Was ist Ihnen bei der Planung besonders wichtig?

Wir brauchen mehr flexible Raumkonzepte. Dazu gehören beispielsweise Tische, die man verschieben kann, um Platz für ein Whiteboard zu haben, an dem man Ideen skizziert. Wir haben momentan an der Universität viele Räume für das ruhige Arbeiten, die muss man auch nicht komplett über Bord werfen. Was uns momentan noch fehlt, sind so genannte Open Spaces für gute Besprechungssituationen. Wir müssen die Flächen, die wir haben, kreativer nutzen. Ich denke, wir können dabei mit wenig Aufwand Großes schaffen.

Es geht also darum, den Leuten verschiedene Möglichkeiten zu bieten.

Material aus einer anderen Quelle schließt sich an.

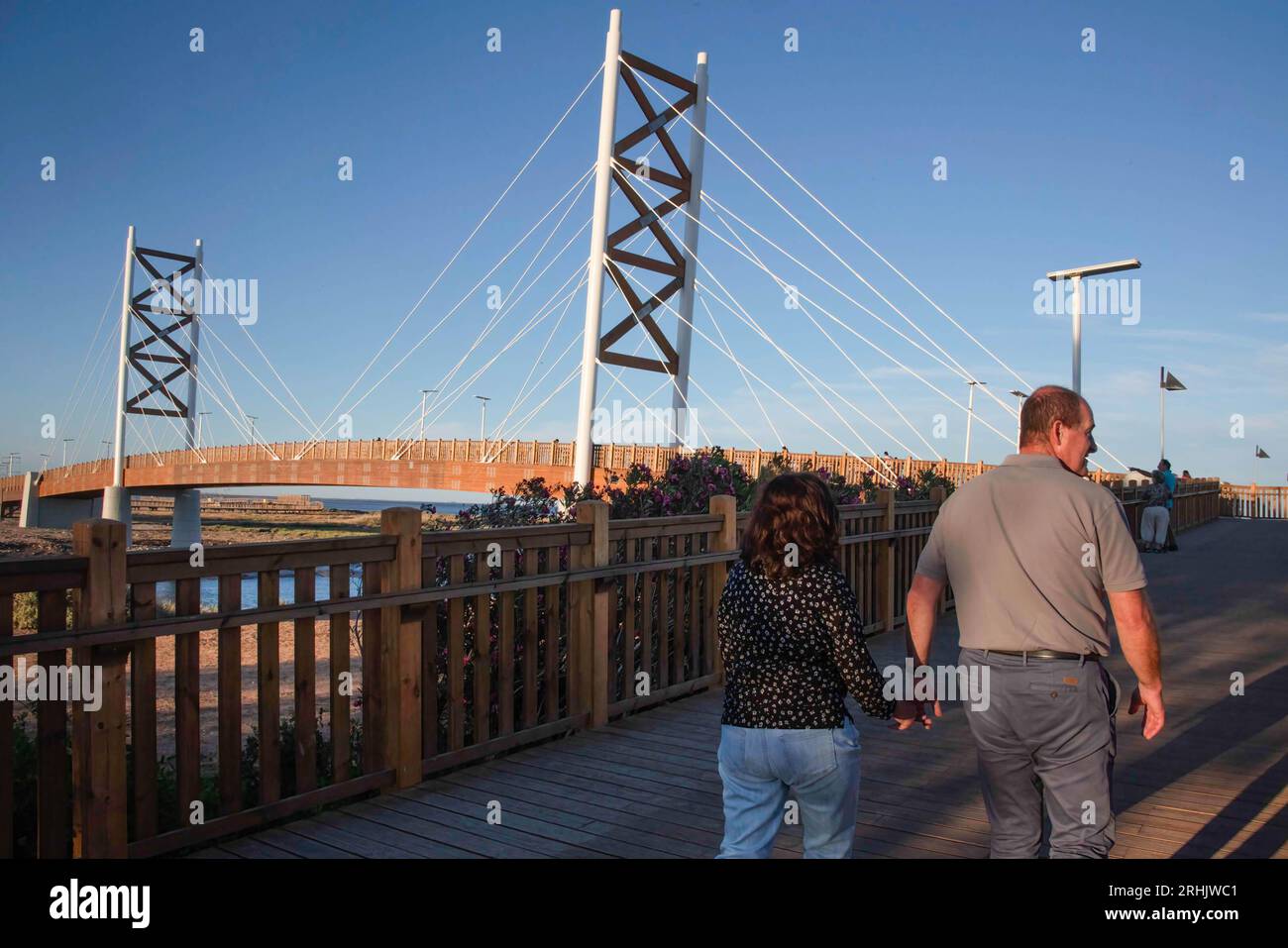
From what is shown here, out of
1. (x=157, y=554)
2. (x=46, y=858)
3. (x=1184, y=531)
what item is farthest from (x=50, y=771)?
(x=1184, y=531)

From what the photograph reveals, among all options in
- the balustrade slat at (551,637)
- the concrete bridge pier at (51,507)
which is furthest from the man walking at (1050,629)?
the concrete bridge pier at (51,507)

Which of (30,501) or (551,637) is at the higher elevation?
Result: (551,637)

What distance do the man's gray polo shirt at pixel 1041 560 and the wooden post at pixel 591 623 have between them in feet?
9.41

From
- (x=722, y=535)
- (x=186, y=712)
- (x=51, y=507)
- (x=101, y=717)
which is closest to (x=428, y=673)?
(x=186, y=712)

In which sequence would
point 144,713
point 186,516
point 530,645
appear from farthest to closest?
point 186,516 → point 530,645 → point 144,713

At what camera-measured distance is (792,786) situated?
2615mm

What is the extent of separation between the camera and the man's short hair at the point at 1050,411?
9.23 feet

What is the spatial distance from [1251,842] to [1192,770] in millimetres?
1069

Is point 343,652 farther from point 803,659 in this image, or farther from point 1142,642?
point 1142,642

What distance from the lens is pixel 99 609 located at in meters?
3.29

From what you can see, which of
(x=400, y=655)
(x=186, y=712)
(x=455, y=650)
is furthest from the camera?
(x=455, y=650)

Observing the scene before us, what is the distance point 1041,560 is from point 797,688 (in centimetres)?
73

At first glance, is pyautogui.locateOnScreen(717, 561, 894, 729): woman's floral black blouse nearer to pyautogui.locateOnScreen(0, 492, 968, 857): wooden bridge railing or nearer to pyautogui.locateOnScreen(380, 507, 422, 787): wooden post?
pyautogui.locateOnScreen(0, 492, 968, 857): wooden bridge railing
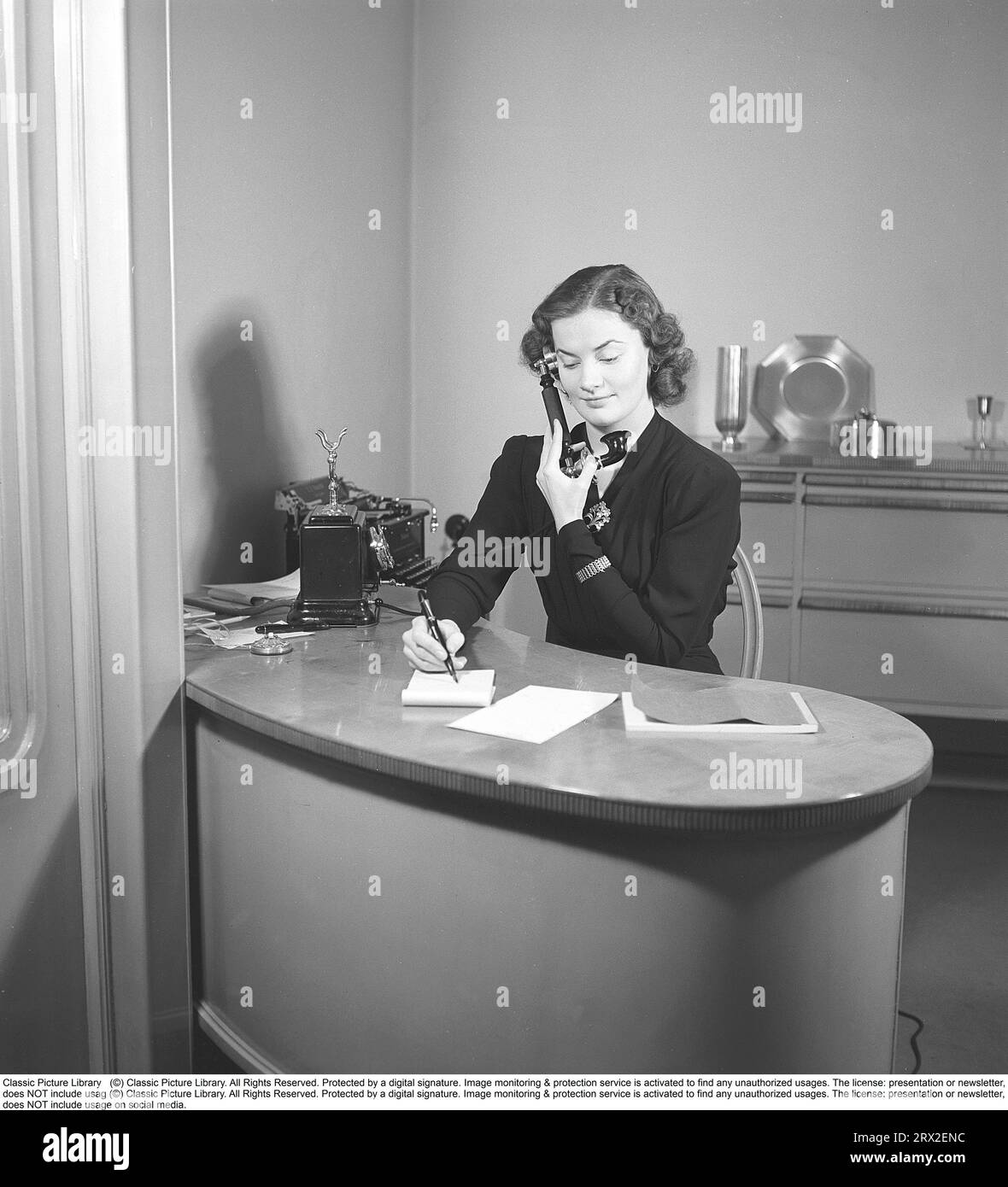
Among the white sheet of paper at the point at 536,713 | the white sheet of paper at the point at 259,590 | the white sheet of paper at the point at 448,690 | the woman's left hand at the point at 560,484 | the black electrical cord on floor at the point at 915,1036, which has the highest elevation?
the woman's left hand at the point at 560,484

Genau. Eine Überlegung ist zum Beispiel, Orte an der Universität zu finden, an denen sich Menschen sowieso treffen, einfach weil sich ihre Wege kreuzen. Also beispielweise Studierende und Mitarbeitende auf dem Weg zur Mensa. Denn Kreativität entsteht auch an Orten, an denen sich Menschen zufällig aufhalten. Ein klassischer Ort für diese spontane Kreativität sind etwa auch Küchen. Kreativität entsteht aber auch in einem gewünschten Setting, in dem sich eine Gruppe trifft. Die ungeplante Art der Interaktion ist an der Universität oft schwierig. Vielleicht finden wir mit den sich überschneidenden Wegen von Menschen bessere Möglichkeiten, um ins Gespräch zu kommen.